Plaintiffs have also objected to the substance of the certifications/affidavits, on the grounds that they primarily contain legal conclusions and statements beyond the personal knowledge of the affiants. The Court agrees with this objection, and will not consider those portions of the affidavits that could not reasonably have been based upon the personal knowledge of the affiant.

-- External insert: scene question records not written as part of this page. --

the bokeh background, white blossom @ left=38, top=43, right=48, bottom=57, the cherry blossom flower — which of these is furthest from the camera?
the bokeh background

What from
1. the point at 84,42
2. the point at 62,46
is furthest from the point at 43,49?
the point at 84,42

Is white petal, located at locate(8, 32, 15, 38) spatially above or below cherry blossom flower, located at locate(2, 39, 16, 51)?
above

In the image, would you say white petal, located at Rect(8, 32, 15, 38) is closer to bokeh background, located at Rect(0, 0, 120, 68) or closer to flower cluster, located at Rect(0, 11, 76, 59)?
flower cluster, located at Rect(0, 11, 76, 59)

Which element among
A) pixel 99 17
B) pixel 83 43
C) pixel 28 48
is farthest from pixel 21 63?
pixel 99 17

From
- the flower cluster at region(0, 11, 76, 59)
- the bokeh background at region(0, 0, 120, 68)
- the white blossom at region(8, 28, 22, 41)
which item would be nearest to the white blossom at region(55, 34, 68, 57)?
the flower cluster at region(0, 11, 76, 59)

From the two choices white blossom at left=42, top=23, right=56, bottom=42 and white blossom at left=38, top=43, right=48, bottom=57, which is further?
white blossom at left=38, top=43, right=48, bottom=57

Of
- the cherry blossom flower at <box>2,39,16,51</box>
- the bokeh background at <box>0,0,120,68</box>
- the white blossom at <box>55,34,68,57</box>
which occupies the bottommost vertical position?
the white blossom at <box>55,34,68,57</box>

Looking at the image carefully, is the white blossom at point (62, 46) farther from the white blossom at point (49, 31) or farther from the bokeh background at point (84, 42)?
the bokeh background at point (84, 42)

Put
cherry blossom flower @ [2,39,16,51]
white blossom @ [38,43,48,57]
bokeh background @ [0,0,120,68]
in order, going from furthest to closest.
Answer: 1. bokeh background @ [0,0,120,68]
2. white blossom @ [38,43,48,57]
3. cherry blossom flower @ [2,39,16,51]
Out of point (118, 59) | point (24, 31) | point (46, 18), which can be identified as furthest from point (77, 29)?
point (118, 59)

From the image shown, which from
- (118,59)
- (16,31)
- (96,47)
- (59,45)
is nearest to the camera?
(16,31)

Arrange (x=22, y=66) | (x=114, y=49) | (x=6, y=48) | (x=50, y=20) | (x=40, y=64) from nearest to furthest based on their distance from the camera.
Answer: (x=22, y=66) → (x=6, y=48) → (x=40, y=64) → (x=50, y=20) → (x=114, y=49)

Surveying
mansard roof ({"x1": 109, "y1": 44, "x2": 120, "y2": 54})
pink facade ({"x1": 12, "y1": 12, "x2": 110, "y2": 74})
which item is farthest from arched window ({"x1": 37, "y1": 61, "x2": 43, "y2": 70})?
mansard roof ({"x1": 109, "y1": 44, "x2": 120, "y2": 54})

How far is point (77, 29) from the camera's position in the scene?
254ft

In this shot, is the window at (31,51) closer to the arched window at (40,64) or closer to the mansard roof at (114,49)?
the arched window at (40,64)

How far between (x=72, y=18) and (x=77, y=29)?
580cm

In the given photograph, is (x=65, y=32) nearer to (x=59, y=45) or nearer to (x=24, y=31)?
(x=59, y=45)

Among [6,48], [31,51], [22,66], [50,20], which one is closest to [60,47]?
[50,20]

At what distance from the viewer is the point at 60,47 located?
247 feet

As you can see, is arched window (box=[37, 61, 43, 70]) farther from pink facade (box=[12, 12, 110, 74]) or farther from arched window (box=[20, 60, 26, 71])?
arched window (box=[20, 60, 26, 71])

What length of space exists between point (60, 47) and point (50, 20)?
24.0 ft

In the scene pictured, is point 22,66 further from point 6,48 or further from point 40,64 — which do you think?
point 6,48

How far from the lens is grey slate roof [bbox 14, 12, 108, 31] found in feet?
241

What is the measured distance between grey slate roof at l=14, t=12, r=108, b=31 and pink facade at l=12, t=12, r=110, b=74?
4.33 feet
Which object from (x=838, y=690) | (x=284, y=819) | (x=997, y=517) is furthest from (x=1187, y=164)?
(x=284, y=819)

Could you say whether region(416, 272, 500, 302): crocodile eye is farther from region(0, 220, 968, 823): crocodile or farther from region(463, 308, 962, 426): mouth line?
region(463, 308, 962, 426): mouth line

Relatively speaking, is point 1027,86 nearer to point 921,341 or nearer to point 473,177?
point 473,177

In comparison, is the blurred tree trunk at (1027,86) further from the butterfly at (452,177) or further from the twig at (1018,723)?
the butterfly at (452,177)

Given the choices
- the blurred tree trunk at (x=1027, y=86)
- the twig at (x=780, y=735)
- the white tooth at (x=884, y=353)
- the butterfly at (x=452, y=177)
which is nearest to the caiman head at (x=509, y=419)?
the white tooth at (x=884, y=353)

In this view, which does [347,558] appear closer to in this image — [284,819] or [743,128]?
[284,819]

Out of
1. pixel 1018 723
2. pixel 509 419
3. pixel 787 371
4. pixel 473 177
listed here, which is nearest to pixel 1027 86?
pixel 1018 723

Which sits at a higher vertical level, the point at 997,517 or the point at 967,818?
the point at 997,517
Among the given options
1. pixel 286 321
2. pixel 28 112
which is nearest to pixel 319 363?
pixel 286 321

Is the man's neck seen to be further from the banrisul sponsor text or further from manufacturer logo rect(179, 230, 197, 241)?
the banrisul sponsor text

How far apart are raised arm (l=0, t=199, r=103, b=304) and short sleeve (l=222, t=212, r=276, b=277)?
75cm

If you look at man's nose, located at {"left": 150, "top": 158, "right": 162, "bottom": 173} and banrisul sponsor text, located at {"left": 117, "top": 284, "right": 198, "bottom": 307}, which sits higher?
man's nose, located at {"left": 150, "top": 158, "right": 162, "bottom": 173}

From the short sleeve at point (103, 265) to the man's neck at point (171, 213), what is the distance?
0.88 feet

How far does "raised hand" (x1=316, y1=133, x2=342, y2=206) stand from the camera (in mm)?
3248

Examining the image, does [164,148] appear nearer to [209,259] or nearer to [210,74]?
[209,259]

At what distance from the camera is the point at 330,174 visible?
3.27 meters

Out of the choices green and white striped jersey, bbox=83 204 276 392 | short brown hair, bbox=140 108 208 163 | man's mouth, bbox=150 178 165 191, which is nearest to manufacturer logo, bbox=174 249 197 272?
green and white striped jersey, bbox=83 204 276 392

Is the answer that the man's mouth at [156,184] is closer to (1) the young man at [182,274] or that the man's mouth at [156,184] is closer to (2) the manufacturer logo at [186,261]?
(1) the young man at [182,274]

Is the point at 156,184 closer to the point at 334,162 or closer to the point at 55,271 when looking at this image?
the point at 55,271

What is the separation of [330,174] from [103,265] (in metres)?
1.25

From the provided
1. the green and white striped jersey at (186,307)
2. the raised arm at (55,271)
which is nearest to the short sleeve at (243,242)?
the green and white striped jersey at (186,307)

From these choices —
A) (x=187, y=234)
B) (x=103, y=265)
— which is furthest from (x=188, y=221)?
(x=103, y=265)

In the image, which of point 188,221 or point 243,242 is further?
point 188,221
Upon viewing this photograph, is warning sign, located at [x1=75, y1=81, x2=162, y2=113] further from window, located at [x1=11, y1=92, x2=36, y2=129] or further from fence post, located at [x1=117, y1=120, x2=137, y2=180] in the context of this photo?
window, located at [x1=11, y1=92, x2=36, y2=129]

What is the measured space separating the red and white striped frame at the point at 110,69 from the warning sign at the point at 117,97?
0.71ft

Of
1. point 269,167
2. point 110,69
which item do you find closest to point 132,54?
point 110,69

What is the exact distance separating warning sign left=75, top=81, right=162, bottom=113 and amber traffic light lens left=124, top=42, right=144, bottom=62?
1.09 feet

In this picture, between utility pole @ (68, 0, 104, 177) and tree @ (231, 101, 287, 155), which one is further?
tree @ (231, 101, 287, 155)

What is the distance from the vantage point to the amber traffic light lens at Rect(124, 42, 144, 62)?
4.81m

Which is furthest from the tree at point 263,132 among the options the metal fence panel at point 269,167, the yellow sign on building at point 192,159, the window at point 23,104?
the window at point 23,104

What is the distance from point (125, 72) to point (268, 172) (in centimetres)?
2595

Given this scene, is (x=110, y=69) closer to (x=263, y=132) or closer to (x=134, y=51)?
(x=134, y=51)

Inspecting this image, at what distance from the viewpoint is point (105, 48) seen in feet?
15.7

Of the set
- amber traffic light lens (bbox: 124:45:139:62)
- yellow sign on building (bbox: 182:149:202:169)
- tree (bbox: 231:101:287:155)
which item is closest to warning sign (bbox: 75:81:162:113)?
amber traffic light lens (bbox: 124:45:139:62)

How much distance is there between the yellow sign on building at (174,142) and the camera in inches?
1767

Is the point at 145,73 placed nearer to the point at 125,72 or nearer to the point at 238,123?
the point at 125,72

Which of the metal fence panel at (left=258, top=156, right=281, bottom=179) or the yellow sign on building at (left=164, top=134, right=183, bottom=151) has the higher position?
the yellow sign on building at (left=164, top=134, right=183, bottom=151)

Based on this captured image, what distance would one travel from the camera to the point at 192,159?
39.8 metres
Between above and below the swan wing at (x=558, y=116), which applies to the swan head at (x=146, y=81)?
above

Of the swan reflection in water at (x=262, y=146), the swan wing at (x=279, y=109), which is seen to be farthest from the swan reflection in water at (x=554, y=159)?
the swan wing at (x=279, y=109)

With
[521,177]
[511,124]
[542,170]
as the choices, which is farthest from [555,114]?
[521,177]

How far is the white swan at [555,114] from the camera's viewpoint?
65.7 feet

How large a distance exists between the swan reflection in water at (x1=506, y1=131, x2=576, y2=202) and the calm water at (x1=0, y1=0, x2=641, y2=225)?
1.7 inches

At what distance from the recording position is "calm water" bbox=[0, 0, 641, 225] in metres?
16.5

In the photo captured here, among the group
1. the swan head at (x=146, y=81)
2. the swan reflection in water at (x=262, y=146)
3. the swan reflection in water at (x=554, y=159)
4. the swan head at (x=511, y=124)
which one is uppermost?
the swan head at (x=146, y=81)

As representative for Defendant, Mr. Tosti believed that an agreement had been reached and that there was no need for the filing of a due process action in this matter. (Tosti Aff. ¶ 6.) By way of support, Defendant has introduced a memorandum agreement from the July 27, 2000 meeting between the parties. (See Atunes Aff. Ex. A.) That agreement held in its entirety:

The participants met and agreed to the following:

1. An individual aide (I.A.) Is to be assigned to [K.R.], with some background in ABA methodology. Individual aid to be used in Preschool Disabled program as well as inclusion program. This will be formalized at a later IEP meeting.
2. District will contact Dr. Handleman in obtaining possible candidates. If no candidates are available, District Can utilize Board employees who have experience with PDD/ABA.
3. Dough Berrian will be used as prospective consultant. If Mr. Berrian agrees, a meeting will be set up to individualize goals and objectives at Jefferson Day Care center with Ms. Murray and other parties.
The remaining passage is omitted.